Dillashaw objected to the stoppage. But the 135-pound bantamweight champion, who had gone down 10 pounds to try to win a second belt, took enough damage for referee Kevin McDonald to stop the bout.
“I was able to beat one of the best of all-times,” Cejudo said. “It’s surreal. I knew he was hurt. I caught him with the leg kick on the chin and saw he wobbled and the rest was history.”
Cejudo said he would move up to 135 pounds and challenge Dillashaw for his belt.
“Let’s do it again,” said Cejudo, who won an Olympic gold medal in wrestling at the 2008 Olympics.

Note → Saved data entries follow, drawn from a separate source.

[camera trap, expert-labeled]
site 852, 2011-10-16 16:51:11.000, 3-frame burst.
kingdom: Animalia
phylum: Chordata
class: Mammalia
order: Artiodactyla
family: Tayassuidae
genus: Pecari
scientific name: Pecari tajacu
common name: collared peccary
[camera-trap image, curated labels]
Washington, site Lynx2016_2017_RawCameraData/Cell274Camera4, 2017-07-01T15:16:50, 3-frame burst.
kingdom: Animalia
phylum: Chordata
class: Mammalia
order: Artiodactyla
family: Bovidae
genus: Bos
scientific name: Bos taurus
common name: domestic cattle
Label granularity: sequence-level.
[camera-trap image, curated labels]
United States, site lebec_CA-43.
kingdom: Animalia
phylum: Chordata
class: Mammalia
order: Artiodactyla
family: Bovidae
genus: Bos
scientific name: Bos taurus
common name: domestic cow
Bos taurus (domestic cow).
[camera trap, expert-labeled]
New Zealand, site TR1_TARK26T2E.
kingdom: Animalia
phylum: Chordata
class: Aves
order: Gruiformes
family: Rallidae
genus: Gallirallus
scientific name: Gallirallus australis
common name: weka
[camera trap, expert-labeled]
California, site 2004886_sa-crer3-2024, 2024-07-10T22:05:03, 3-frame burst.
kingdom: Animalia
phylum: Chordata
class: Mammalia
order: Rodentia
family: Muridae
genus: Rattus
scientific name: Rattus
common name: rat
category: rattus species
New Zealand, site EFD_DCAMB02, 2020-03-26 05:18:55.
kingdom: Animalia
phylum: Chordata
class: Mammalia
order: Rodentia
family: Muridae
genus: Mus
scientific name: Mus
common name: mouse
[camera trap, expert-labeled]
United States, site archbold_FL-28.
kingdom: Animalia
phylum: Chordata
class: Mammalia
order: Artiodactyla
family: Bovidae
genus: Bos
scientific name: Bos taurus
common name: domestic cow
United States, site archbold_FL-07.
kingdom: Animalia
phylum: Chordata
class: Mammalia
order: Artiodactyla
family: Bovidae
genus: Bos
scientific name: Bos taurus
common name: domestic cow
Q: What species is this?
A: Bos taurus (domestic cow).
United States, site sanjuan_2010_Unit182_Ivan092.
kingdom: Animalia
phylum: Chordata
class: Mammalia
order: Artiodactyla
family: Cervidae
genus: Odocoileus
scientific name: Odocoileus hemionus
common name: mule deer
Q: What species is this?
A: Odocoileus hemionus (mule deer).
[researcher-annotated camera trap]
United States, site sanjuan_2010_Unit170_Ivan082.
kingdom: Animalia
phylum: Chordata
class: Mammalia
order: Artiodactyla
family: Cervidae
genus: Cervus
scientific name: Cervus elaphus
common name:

Dillashaw remained upset about the stoppage. He had gone down to 125 to challenge Cejudo and easily made the weight. But it might have weakened his ability to take a hard punch.
“I got clipped and you could feel it,” he said. “But I was in it the entire time. It sucks when something is taken from you and you’re not actually beaten. Congrats to Cejudo, but he didn’t beat me.”
In the co-main event, former NFL defensive lineman Greg Hardy was disqualified for throwing an illegal knee in the second round of his heavyweight fight with Allen Crowder.
Hardy, who had reached the second round for the first time in his short MMA career, was grappling on the canvas with Crowder when he began to get on his feet. Crowder still had a knee down when Hardy launched his right knee into Crowder’s temple in an illegal maneuver. Crowder couldn’t continue and Hardy was disqualified in his UFC debut. Hardy (3-1) began his MMA career after his football career ended prematurely due his arrest and prosecution on domestic abuse charges.
The heavyweight matchup was part of a main card that featured six fights after a lengthy prelim lead-up that began four hours earlier. Light heavyweight Glover Teixeira started things by submitting Karl Roberson in the first round. Then Paige VanZant submitted Rachael Ostovich in the second round of their women’s flyweight bout.
Ostovich was fighting two months after being the victim of a serious domestic abuse attack that led to her husband’s arrest. Veteran Joseph Benavidez of Las Cruces, N.M., earned a unanimous decision in a flyweight rematch over Dustin Ortiz, while Gregor Gillespie of Long Island improved to 13-0 with an impressive stoppage of Yancy Medeiros on punches in the second round of their lightweight match.
The preliminary bouts shown on ESPN were highlighted by Donald “Cowboy” Cerrone’s second-round stoppage of the mouthy Alexander Hernandez. Other winners include Joanne Calderwood, Alonzo Menifield and Cory Sandhagen.
Meanwhile in Las Vegas, Staten Island boxer Marcus Browne captured the WBA light heavyweight title with a unanimous decision over Badou Jack. Browne, a 2012 Olympian, out-boxed and bloodied Jack throughout the bout to earn his first world title.